Wat heb je onderzocht?
Mijn onderzoek bestaat uit twee delen. Het eerste deel gaat over een rekenmodel dat ik ontwikkeld heb. Het model laat zien wanneer een ict-project onbeheersbaar wordt. Dat meet ik aan de hand van het aantal wijzigingen (requirements) dat een project krijgt binnen een bepaalde tijd. Het tweede deel gaat over de redenen van kostenoverschrijdingen bij ict-projecten.
Hoe ziet het model dat je ontwikkeld hebt eruit?

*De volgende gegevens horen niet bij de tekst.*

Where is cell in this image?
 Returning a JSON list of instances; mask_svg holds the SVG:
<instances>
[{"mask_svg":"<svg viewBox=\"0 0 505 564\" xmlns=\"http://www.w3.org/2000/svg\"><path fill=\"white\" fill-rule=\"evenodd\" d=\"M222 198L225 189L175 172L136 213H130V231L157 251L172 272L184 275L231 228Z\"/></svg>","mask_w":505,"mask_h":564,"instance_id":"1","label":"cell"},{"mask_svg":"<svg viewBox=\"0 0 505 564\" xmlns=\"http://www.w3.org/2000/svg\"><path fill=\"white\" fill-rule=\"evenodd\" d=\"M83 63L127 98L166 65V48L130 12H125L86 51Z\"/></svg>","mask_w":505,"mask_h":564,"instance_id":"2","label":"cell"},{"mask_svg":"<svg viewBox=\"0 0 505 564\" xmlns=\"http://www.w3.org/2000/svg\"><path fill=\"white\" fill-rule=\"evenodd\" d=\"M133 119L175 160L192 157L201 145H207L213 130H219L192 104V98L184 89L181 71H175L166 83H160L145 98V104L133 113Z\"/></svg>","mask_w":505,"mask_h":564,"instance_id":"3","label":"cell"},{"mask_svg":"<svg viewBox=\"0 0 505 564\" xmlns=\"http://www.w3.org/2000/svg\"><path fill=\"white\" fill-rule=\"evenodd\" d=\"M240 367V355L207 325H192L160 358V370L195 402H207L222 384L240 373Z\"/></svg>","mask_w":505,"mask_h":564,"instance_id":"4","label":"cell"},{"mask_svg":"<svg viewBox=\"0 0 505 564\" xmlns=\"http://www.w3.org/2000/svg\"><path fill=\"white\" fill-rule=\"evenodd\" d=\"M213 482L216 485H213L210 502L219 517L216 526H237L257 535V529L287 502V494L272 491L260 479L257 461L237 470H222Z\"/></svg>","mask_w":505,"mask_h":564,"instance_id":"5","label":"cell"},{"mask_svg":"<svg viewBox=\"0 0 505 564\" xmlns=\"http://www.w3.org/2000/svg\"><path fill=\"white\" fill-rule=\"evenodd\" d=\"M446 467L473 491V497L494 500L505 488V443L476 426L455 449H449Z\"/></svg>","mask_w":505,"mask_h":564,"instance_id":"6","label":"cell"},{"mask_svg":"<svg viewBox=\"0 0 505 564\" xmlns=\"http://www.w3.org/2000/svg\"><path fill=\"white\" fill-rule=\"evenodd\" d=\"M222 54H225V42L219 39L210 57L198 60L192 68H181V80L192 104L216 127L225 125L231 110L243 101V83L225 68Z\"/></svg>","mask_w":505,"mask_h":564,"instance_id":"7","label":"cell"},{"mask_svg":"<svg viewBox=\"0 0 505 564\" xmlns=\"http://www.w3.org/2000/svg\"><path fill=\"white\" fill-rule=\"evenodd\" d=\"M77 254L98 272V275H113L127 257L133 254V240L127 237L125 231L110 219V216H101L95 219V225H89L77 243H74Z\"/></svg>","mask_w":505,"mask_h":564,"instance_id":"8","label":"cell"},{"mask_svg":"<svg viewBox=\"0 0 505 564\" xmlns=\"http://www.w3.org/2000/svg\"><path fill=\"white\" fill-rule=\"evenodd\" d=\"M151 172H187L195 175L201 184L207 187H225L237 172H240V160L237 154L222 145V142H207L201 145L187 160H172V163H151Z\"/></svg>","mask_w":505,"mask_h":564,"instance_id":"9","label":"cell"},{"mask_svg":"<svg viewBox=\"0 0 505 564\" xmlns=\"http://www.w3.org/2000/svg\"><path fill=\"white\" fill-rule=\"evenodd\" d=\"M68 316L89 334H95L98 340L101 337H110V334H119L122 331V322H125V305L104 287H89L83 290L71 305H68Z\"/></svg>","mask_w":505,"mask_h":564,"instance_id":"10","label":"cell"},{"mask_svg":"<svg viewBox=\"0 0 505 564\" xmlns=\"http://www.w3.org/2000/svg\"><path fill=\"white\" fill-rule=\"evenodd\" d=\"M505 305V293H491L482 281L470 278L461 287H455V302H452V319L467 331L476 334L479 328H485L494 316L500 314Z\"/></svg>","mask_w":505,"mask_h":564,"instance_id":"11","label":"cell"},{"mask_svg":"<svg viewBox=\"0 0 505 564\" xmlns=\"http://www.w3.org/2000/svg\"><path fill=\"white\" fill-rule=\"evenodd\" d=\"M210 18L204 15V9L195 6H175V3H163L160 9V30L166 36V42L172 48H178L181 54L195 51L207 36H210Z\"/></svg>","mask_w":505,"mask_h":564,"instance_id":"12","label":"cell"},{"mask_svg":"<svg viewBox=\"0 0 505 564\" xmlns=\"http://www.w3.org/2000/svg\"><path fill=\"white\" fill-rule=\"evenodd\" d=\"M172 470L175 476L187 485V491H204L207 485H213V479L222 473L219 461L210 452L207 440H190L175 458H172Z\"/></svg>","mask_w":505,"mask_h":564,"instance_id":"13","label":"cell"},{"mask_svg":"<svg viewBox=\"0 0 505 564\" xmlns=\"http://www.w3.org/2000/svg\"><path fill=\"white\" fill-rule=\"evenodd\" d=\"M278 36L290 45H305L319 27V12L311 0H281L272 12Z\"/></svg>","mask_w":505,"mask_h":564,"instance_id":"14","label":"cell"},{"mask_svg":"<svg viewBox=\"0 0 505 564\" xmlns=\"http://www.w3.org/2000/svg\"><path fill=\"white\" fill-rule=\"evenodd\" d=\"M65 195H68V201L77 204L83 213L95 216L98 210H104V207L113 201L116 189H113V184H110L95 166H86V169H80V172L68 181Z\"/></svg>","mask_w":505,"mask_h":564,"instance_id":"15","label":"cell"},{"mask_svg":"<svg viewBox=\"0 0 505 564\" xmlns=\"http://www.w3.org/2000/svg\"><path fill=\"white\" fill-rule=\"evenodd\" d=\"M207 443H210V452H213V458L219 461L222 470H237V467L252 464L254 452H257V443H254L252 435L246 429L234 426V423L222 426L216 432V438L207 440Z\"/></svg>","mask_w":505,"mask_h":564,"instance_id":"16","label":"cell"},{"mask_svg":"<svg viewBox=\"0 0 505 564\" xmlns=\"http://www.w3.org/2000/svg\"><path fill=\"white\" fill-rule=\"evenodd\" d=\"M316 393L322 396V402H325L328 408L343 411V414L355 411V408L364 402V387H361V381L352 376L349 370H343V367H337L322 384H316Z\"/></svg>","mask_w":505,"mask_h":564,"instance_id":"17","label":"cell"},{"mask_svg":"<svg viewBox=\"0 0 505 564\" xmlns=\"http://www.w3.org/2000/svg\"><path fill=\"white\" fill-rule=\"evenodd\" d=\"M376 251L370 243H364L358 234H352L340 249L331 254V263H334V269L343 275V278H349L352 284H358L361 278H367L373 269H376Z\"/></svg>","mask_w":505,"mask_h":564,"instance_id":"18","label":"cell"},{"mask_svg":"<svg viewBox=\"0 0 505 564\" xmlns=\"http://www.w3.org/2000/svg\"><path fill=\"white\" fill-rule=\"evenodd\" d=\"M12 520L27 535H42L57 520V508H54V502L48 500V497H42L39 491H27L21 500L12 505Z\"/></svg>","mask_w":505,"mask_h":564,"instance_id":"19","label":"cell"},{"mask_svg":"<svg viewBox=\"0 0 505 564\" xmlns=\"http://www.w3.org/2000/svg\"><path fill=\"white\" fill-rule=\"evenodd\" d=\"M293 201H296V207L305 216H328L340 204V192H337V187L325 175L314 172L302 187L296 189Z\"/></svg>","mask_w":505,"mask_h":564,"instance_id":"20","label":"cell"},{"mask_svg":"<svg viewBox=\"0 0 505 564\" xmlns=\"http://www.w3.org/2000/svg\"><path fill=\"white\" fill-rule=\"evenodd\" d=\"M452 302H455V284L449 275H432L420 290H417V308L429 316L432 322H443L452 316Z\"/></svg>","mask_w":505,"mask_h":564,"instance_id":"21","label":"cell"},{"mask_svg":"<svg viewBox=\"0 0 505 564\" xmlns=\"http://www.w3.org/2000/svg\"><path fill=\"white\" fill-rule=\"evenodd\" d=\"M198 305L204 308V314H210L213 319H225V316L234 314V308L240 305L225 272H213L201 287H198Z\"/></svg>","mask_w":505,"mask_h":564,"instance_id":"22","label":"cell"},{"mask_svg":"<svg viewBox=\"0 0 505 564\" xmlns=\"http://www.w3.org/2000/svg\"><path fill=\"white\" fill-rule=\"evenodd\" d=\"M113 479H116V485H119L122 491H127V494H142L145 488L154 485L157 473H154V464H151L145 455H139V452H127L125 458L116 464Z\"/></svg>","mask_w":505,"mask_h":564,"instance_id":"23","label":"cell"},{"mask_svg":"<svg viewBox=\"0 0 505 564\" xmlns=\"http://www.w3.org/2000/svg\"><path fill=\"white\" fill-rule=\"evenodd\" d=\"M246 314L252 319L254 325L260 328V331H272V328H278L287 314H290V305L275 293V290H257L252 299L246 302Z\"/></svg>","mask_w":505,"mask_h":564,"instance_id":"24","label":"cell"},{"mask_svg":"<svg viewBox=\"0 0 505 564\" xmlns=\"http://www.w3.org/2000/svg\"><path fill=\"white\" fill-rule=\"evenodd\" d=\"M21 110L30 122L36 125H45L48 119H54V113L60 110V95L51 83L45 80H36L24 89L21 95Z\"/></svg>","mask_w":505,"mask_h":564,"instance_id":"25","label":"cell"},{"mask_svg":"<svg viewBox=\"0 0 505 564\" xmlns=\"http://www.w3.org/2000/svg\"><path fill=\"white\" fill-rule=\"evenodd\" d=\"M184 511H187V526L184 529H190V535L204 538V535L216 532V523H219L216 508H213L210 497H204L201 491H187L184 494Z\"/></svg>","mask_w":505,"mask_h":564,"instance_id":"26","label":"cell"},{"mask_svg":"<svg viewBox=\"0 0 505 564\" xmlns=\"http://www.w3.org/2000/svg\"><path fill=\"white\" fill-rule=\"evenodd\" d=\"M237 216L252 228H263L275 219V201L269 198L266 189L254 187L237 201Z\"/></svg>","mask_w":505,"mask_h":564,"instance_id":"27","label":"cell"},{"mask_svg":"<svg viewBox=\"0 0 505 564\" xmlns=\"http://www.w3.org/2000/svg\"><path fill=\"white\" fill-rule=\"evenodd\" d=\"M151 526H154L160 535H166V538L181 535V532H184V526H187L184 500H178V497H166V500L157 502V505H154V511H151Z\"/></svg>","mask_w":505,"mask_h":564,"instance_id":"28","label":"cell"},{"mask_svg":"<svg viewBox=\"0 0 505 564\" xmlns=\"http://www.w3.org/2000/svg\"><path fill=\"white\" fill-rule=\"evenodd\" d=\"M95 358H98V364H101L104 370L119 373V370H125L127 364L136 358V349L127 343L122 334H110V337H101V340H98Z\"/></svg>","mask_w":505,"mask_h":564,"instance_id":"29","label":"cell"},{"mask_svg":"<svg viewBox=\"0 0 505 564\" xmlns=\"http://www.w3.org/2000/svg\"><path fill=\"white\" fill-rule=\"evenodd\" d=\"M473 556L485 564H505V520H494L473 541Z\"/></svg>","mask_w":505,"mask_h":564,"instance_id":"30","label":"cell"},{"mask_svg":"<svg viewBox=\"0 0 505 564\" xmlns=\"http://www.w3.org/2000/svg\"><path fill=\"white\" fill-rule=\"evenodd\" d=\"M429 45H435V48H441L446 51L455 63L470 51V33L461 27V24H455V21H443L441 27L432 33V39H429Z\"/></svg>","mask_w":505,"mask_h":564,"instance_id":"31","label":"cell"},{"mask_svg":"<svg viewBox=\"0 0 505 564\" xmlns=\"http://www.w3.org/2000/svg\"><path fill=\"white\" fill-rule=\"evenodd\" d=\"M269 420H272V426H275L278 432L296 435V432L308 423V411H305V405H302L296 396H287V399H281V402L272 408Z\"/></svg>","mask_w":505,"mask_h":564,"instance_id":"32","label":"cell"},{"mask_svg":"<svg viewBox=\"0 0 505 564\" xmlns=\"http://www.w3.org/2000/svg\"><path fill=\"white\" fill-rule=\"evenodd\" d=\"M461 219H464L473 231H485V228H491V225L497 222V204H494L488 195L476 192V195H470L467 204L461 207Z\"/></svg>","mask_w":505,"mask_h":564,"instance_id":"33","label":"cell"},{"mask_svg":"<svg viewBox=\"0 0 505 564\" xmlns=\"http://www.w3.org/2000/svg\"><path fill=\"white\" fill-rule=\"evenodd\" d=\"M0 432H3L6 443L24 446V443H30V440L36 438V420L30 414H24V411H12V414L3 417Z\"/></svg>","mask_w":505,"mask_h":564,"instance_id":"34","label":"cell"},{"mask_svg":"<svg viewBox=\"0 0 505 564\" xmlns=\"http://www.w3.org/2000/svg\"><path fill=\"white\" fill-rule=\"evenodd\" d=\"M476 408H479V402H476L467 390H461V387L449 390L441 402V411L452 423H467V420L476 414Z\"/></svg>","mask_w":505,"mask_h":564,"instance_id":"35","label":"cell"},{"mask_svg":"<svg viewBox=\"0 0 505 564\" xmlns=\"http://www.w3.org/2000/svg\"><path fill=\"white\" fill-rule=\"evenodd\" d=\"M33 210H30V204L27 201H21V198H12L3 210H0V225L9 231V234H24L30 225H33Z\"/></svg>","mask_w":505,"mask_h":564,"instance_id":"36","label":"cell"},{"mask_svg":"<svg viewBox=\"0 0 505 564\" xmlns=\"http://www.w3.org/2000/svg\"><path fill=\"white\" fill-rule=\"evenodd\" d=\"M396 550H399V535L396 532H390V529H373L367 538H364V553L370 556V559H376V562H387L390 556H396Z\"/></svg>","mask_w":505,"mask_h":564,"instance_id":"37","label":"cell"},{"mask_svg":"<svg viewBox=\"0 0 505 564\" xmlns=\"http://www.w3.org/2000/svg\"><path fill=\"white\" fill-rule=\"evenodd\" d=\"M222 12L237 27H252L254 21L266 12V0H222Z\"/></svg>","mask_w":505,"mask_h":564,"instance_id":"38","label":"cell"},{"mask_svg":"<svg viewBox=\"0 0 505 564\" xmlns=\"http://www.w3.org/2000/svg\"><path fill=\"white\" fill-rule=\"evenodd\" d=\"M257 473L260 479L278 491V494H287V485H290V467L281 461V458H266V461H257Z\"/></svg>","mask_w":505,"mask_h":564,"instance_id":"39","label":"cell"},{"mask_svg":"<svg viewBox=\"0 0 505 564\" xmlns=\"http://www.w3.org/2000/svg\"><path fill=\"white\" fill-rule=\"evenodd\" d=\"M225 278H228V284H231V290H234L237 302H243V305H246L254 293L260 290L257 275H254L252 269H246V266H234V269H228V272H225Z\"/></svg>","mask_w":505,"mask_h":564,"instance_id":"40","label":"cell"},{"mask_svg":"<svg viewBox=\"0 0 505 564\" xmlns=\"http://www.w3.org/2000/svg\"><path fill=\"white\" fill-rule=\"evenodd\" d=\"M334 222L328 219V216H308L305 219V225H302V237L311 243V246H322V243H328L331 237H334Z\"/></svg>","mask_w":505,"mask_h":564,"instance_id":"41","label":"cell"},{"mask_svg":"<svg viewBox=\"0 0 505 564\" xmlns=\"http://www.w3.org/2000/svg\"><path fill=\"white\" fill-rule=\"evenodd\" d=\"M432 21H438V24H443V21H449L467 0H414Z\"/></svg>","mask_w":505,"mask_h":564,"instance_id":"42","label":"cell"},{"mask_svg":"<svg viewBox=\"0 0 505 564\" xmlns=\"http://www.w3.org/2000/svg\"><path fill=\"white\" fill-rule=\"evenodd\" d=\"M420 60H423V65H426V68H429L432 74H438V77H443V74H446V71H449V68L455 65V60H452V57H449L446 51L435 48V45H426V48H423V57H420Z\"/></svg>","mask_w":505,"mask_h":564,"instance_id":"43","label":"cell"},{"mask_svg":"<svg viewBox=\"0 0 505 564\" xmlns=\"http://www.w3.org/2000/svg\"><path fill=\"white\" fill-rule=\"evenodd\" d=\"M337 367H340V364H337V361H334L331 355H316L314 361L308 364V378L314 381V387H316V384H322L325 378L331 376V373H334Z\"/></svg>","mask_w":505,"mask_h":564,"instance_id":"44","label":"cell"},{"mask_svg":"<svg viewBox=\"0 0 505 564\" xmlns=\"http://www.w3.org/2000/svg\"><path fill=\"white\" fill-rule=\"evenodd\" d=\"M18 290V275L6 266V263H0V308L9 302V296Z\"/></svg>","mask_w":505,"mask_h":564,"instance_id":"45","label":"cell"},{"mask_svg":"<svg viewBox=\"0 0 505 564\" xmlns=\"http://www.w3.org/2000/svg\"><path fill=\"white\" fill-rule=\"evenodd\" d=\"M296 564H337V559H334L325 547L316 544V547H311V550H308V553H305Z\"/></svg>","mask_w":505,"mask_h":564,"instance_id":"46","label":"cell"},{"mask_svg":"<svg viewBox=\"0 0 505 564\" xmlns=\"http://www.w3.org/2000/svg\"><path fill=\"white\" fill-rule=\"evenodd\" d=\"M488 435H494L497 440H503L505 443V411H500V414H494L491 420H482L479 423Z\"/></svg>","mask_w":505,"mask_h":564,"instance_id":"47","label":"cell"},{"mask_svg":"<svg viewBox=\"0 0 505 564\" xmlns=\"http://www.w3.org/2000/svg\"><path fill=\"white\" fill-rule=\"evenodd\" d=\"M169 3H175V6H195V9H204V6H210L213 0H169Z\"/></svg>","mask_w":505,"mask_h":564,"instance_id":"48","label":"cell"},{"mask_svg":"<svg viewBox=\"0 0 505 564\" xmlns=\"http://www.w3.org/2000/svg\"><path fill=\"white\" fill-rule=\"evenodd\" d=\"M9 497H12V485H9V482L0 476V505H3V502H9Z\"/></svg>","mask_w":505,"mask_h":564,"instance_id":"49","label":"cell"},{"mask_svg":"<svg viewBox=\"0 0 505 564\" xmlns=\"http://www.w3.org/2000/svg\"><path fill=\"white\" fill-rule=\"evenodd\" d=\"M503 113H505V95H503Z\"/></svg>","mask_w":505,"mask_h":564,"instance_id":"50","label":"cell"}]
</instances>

Ik baseer me bij dit model op het rente-op-rente-principe, een model dat ook gebruikt wordt door wetenschapper Capers Jones. Ik ga er van uit dat een wijziging van een project nooit op zichzelf staat en dat er altijd extra werk uit voorkomt. Als je honderd euro op de bank zet en je vangt 2 procent rente, krijg je de eerste keer twee euro rente, maar de tweede keer is dat meer. Dat geldt ook voor ict-projecten.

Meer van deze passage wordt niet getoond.